Unlike last night when the curtin across the stage failed to drop shortly after the Gregorian chanting began, the entire set was revealed when it came down, fog filling the air and the Bunnymen taking the stage before a cheering audience. Wabbit was also in attendance with her friends this evening. Nice to see familiar faces! Another flawless performance, I graduallly becoming lost in the music. Unfortunately, between a failing digital audio recorder and setting improper input levels (the Bunnymen were far louder than Kelly), this evenings recording is a total loss. Another hard earned lesson. But not a problem as I was totally into the moment.

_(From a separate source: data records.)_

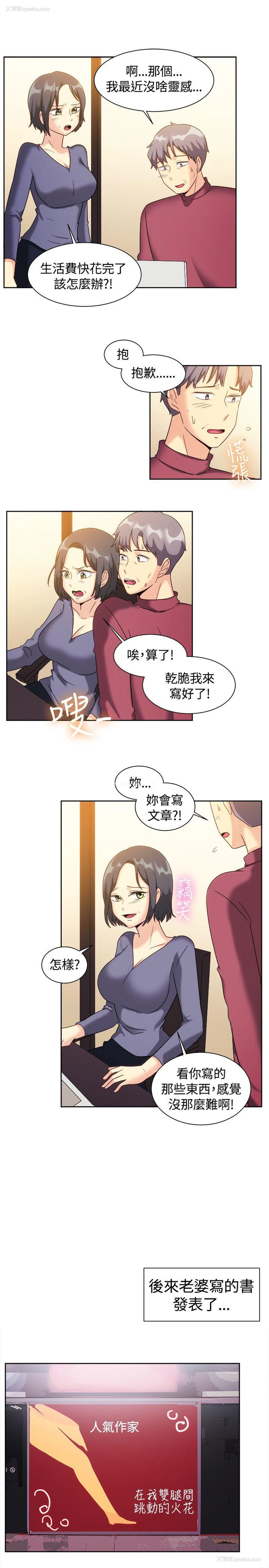 14P - 一起享用吧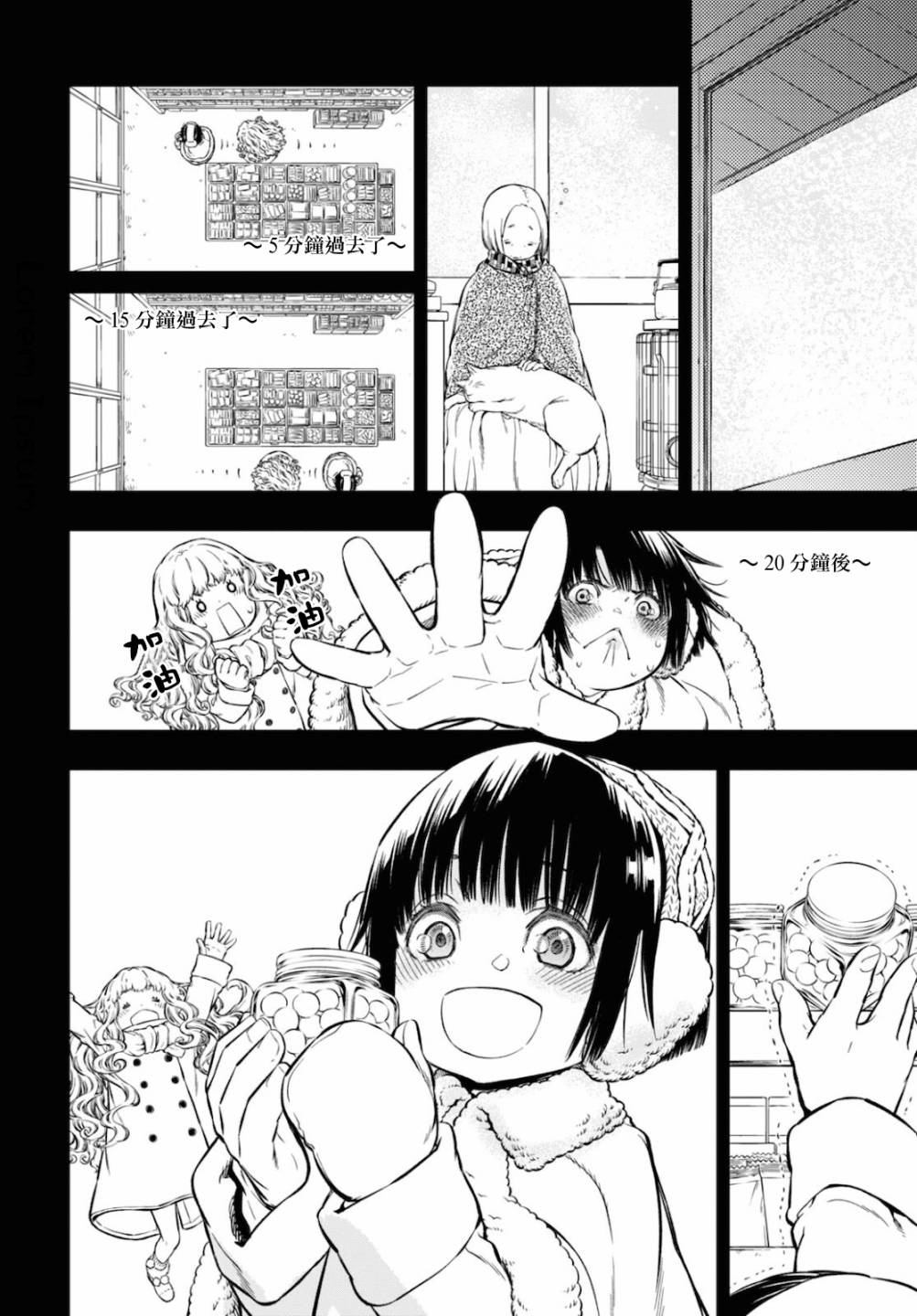 本形Your Forma第06话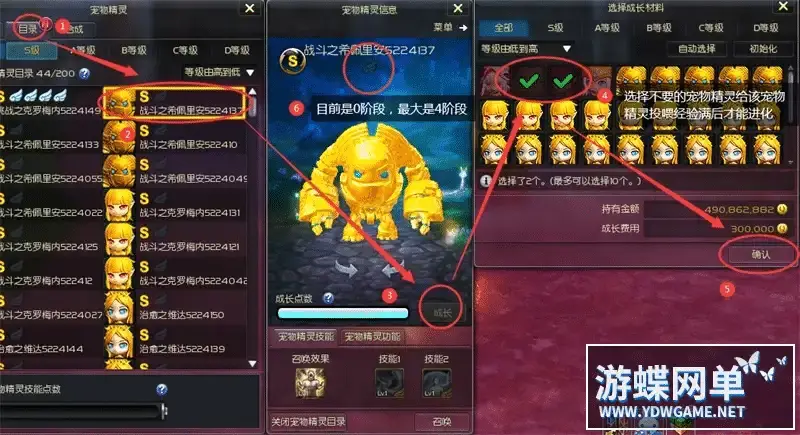 1327e052 d68d 493e 9c1f ae118db6c8f7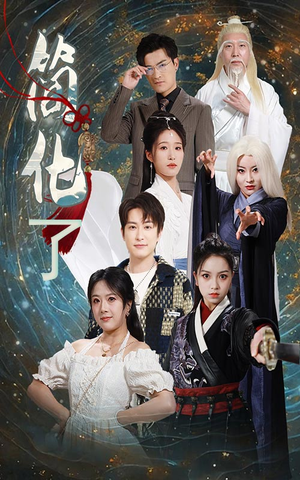 简化了（81集）百度网盘资源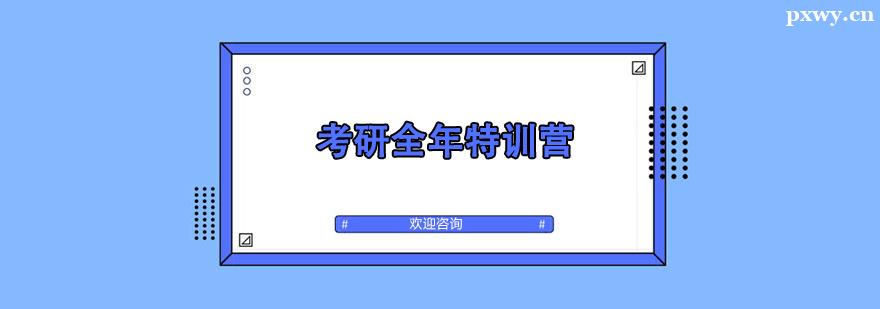 ����ȫ����ѵӪ��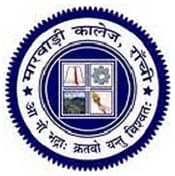 Marwari College, Ranchi - Reviews 2024-2025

A review of the show had this to say:

Echo & The Bunnymen, a band that command devotion, and a level of devotion that is none more evident than when they play in their home city. It has over time become something of a Liverpool tradition that the Bunnymen will close each year with an appearance in the city; 2011 was no different.

The Bunnymen also have a long tradition of were possible playing venues and locations often not associated with more mainstream rock gigs – Granted Olympia is not exactly new on the gig circuit, but these days it is more often the home of cage fighting etc, and being just that little bit too far out of the city makes it a slightly awkward place to reach, and too be honest its fading Victorian grandeur, lack of parking and friendly locals looking to ‘mind yer car’ have for the most part prevented it from joining the circuit.

Therefore it’s the ideal venue for the Bunnymen!
This was the second of two nights and the final night of the tour; Ian McCulloch is not known for his modesty; this is the man who describes ‘Ocean Rain’ as “the greatest song ever written” – Well I suspect it was Mac who described the whole tour as ‘A master-class in rock ‘n’ roll’; the tag line adorning the posters on offer at the Merchandise stand!!

The Bunnymen like many other bands of their age, and I’m referring to their longevity, and stature have taken to revisiting and performing entire albums, in 2009 they did ‘Ocean Rain’ complete with accompanying orchestra, which was subsequently released on DVD etc. This time they have gone back even further; the tour was The Bunnymen performing in their entirety their first two releases 1980’s ‘Crocodiles’ followed by 1981’s ‘Heaven Up Here’; even the stage set revisited bygone days with a reappearance of their once trademark camo netting.


The Bunnymen were on stage for over two hours, Mac looked to enjoy himself, the crowd certainly did so all bodes well for a promised new album in 2011 – To quote Mac “Lets ave it”

‘A master-class in rock ‘n’ roll?’ – Yeah, I’ll ave that too.

Read it all here:

I met Kelley in the lobby of the theater where he gave me one of his CDs and invited Linda, Oli and I to the after party there in the theater. I was really tempted but for me it was all over, the third and final show, I was somewhat deflated. I would also have been uncomfortable standing amongst the giants and fearful of not knowing what to say. I declined the invitation, thanked all for the experience, made promises about next year and then departed. I was now in search of liquid refreshment other than alcohol and a serving of fish and chips!

On the way back to the hotel I observed a woman weaving down the sidewalk, obviously impaired, more so than I. Not too far behind her was a guy who appeared to be in better shape. I approached and learned they were Andy and Alison who had also enjoy the show at the Olympia. We talked about all sorts of things and I received a history lesson about how Liverpool owed much of its wealth to the slave trade. I'll have to visit that museum near the Albert docks next time.

Back to the hotel, walking the empty, marble walled hallways, back to a room where a bit more heat would have been welcome. What I was waiting for so expectantly for so long had all come to an end, and now it was simply a matter putting it in reverse and returning home.